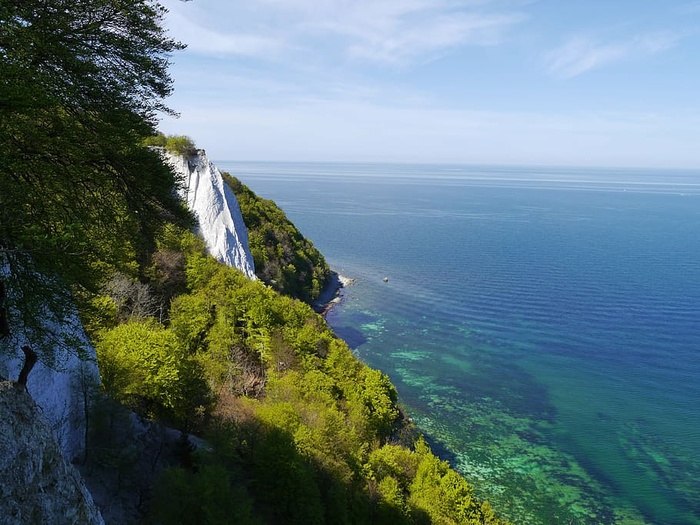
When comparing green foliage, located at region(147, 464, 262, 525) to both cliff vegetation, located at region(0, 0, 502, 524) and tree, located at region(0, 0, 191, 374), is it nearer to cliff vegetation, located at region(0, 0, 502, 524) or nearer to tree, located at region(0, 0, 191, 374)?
cliff vegetation, located at region(0, 0, 502, 524)

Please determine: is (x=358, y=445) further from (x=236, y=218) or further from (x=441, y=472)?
(x=236, y=218)

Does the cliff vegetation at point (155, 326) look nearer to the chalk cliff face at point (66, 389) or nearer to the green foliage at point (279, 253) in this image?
the chalk cliff face at point (66, 389)

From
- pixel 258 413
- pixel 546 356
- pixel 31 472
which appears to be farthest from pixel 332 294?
pixel 31 472

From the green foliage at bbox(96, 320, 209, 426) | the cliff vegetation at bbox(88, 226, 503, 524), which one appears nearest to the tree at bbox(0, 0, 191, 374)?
the cliff vegetation at bbox(88, 226, 503, 524)

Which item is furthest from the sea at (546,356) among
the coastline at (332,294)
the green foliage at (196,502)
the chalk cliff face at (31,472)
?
the chalk cliff face at (31,472)

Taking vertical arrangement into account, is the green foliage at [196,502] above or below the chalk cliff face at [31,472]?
below

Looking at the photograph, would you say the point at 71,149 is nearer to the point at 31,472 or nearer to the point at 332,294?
the point at 31,472

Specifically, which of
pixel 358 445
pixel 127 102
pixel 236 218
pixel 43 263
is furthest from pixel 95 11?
pixel 236 218
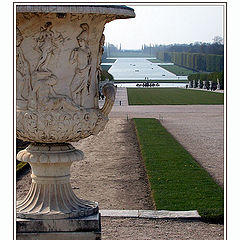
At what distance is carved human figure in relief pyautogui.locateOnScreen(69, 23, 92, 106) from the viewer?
3.30 metres

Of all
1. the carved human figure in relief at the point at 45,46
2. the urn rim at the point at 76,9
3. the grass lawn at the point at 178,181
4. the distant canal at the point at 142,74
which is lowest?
the grass lawn at the point at 178,181

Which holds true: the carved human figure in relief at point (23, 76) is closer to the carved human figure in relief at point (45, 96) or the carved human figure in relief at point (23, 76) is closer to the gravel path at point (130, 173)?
the carved human figure in relief at point (45, 96)

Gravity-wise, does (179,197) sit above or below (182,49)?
below

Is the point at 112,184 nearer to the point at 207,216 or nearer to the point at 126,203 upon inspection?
the point at 126,203

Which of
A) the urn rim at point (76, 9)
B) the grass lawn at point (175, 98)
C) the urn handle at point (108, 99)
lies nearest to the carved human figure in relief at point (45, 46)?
the urn rim at point (76, 9)

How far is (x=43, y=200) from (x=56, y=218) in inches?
5.3

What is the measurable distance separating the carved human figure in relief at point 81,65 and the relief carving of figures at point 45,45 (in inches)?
4.0

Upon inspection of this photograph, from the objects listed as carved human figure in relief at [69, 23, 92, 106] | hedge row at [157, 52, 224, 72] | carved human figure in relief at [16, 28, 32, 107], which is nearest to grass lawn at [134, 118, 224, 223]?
carved human figure in relief at [69, 23, 92, 106]

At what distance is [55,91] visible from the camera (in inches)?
129

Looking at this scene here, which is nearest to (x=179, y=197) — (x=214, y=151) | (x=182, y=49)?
(x=214, y=151)

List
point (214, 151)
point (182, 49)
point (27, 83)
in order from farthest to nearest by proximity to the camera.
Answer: point (182, 49), point (214, 151), point (27, 83)

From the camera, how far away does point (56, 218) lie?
3.38 m

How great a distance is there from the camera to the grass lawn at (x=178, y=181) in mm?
6816

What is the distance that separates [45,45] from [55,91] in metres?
0.23
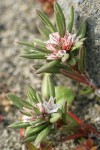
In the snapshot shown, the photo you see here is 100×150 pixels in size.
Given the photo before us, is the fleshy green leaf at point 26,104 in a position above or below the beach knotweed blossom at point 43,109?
above

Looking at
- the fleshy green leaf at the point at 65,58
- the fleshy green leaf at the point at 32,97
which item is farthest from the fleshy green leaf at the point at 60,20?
the fleshy green leaf at the point at 32,97

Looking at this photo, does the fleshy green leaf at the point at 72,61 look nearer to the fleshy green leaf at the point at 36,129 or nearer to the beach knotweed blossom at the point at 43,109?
the beach knotweed blossom at the point at 43,109

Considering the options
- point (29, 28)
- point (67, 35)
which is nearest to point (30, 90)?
point (67, 35)

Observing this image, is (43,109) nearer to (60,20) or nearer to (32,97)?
(32,97)

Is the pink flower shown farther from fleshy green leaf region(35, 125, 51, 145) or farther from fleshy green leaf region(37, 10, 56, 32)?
fleshy green leaf region(37, 10, 56, 32)

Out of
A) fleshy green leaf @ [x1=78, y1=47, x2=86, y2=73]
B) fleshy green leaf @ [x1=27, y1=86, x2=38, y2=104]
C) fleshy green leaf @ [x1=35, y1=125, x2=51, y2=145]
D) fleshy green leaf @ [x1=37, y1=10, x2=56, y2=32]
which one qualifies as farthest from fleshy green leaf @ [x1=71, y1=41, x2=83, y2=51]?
fleshy green leaf @ [x1=35, y1=125, x2=51, y2=145]

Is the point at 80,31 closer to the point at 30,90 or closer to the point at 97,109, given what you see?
the point at 30,90
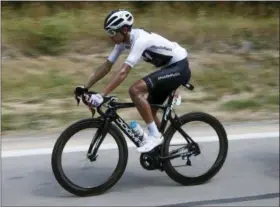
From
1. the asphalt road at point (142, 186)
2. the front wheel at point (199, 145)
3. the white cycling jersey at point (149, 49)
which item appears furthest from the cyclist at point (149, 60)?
the asphalt road at point (142, 186)

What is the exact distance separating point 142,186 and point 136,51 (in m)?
1.35

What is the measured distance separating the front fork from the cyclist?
310 mm

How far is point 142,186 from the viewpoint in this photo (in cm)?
614

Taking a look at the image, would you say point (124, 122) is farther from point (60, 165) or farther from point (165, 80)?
point (60, 165)

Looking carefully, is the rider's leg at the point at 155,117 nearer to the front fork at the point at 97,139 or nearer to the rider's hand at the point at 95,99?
the front fork at the point at 97,139

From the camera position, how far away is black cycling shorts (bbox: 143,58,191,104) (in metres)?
5.90

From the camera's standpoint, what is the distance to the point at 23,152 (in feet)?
23.1

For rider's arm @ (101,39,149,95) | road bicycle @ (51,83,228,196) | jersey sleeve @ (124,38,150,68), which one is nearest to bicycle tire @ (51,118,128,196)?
road bicycle @ (51,83,228,196)

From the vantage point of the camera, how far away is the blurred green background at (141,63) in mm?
9062

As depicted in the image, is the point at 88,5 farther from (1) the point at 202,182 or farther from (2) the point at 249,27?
(1) the point at 202,182

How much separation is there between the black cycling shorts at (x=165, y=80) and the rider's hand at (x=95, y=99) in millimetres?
514

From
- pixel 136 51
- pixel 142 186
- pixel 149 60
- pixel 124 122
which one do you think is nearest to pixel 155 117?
pixel 124 122

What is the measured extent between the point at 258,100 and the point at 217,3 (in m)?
5.89

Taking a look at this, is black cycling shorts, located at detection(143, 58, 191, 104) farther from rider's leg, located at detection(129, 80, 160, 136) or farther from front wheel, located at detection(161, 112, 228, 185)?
front wheel, located at detection(161, 112, 228, 185)
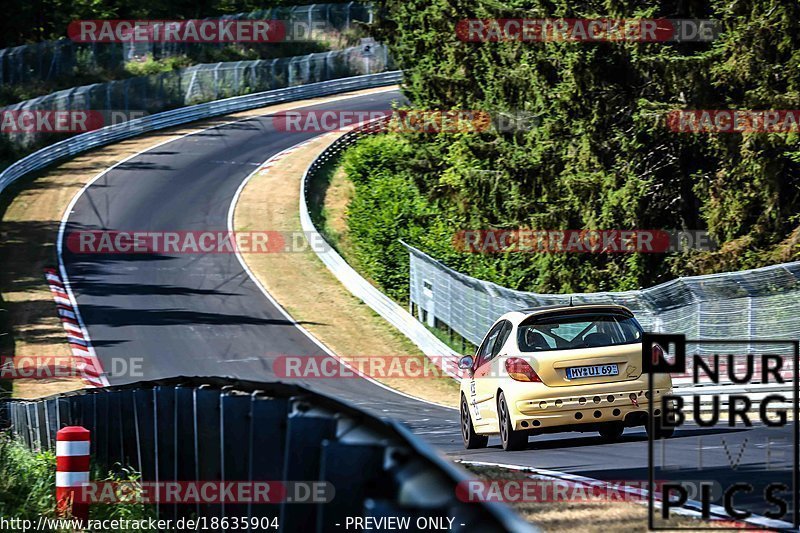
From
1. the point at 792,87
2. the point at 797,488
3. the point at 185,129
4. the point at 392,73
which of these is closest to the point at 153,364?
the point at 792,87

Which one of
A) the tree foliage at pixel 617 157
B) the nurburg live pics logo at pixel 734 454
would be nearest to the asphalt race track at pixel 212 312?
the nurburg live pics logo at pixel 734 454

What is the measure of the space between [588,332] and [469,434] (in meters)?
2.43

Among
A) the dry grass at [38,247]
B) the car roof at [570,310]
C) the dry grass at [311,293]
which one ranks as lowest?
the dry grass at [311,293]

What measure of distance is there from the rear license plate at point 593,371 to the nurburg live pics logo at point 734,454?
1.11 ft

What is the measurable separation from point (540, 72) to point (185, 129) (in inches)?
1291

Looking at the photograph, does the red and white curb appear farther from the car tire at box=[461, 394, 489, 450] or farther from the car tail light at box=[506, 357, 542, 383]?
the car tail light at box=[506, 357, 542, 383]

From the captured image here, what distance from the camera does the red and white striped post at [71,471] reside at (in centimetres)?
962

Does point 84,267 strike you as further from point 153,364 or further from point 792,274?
point 792,274

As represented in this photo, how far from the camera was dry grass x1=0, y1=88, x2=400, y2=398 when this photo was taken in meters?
30.3

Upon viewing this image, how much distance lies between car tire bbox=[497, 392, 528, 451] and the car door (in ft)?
0.53

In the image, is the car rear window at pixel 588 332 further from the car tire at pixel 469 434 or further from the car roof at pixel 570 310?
the car tire at pixel 469 434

□ □ □ □ □ □ □

_WRITTEN REQUEST_:
Copy the items again, starting with the line that contains "Does point 84,267" and going on through the end of the items, replacing "further" with "farther" and changing nothing else.

_RESULT_:
Does point 84,267 strike you as farther from point 153,364 or farther from point 792,274?
point 792,274

As represented in this photo, how far from the camera was dry grass x1=0, y1=88, x2=400, y2=398 when this photo was taken in meters?
30.3

Upon viewing this image, how much distance lies between car tire bbox=[497, 392, 528, 451] and the car door (in ft)?
0.53

In the image, is the car rear window at pixel 588 332 farther from the car tire at pixel 469 434 or farther from the car roof at pixel 570 310?
the car tire at pixel 469 434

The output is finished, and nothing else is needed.